Governments around the world are weighing in with their opinions on regulation. Some well-respected figures have warned that Bitcoin is a bubble that carries a big risk for investors.
These seem reasonable things to report, as well as reflecting the more optimistic point of view.
Meanwhile the trading of Bitcoin on a huge futures market such as the Chicago Mercantile Exchange is also interesting and worth covering, in that it marks a big step towards mainstream investing.
But should we be reporting specifically on the price, where the news is essentially: price goes up, price goes down?
It is tempting because Bitcoin stories are popular. And some people do clearly want to know.
That list includes investors of course, and anyone wanting to buy, sell or just indulge in one of those "If only I'd invested five years/five months/five weeks ago" internal monologues.

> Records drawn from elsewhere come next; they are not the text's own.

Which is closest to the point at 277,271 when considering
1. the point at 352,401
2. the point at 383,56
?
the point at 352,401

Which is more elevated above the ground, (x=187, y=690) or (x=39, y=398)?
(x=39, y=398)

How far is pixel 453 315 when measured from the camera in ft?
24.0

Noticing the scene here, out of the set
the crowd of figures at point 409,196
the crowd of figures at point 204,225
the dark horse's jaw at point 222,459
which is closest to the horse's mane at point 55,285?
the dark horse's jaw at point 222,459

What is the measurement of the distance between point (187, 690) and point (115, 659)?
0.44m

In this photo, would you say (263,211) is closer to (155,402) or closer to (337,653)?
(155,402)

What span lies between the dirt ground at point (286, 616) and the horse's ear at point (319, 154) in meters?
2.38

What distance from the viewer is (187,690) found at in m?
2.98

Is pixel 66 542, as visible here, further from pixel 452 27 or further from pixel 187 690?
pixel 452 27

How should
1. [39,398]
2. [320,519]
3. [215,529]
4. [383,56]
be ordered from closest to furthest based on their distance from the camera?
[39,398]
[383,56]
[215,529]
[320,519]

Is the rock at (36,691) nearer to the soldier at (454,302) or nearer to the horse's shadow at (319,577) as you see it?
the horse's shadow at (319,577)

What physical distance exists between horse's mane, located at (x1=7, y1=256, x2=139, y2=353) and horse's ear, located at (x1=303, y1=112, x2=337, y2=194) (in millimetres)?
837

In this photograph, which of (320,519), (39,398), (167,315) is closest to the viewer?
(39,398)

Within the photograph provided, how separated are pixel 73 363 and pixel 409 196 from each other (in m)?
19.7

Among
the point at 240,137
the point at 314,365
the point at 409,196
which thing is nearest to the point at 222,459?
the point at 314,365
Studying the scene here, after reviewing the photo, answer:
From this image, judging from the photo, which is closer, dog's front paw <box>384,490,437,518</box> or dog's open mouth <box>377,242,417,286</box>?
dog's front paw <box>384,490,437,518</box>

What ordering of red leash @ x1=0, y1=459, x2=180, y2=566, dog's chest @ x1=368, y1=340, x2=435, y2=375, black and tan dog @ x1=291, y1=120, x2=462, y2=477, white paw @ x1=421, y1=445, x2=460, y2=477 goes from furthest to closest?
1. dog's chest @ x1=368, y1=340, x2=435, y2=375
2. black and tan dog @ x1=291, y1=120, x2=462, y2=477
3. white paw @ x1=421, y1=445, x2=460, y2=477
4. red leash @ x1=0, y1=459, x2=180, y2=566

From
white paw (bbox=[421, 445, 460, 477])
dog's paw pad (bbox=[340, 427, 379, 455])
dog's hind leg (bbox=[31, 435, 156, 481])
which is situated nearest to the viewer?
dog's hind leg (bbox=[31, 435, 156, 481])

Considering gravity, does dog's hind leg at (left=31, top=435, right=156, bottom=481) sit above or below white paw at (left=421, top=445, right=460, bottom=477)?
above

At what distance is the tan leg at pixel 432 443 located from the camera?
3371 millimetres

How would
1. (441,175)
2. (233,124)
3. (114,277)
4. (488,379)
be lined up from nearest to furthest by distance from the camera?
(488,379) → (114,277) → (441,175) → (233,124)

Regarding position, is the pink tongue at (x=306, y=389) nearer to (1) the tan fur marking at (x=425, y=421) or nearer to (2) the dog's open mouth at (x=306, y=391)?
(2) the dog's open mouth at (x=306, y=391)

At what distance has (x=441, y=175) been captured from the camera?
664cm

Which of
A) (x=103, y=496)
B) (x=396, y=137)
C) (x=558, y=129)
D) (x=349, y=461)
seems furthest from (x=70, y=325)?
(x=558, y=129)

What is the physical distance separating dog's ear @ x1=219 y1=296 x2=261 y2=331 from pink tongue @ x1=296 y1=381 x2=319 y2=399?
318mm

If that is you, fear not. Plenty of services can tell you what the price of Bitcoin is doing right this second. The BBC tends to use Coindesk as its reference point.
There have been occasions when we decided the price was worth marking – most recently, for example, when it crossed the $10,000 threshold.
But is choosing not to report on what some see as significant on-the-day price movements a kind of cryptocurrency snobbery?
Well firstly, while we have currency market data pages using information bought from a third party, the BBC does not usually get involved in the nitty-gritty reporting of daily currency market movements.
And if we do write or broadcast about what the dollar, sterling and the euro are up to, it is only when somebody judges it editorially significant.
Sometimes it is when that movement is the result of some other newsworthy event (the sharp fall in the value of sterling after the Brexit referendum springs to mind).
And of course the value of established physical currencies still has far more impact on people's lives – be they running a business, have savings and investments, be going on holiday or indeed buying anything that has been made abroad.
So after a bit of a discussion in the BBC's Singapore office, here are few reasons why we feel reluctant to do stories based on the price movements in Bitcoin and other cryptocurrency:
- It is hugely volatile – which means these swings are the norm.
- Because it is so volatile, the figures we refer to are massively out of date within seconds. Over the time it took to write this, the price has risen by about $500 – though I did stop to have a mince pie.
- Despite the sudden growth in interest – the volume of Bitcoin being traded is still extremely low.
- While the amount of coverage about this industry is increasing – and assuming more people decide to 'buy in' as a result, the number of people owning cryptocurrency is still very small. It is a tricky one to calculate, but a University of Cambridge study in August put the number at about three million.
- The reasons for these sharp price rises and falls are often very unclear, so does reporting on price really tell us anything anyway?
Incidentally, at the time of writing on Thursday, Bitcoin has bounced back from that "plunge" of yesterday to above $17,100. Which is higher than it was 24 hours ago.
So no. I don't think we should do a story.